### To be done
Retype the lines below without any change, leaving out the picture.

### Input records
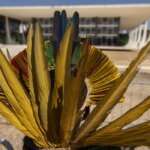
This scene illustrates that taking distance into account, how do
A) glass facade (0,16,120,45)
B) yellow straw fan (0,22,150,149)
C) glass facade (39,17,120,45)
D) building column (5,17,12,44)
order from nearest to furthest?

### Written response
This scene illustrates that taking distance into account, how do
A) glass facade (0,16,120,45)
B) yellow straw fan (0,22,150,149)
C) glass facade (39,17,120,45)
D) building column (5,17,12,44)
order from nearest to furthest?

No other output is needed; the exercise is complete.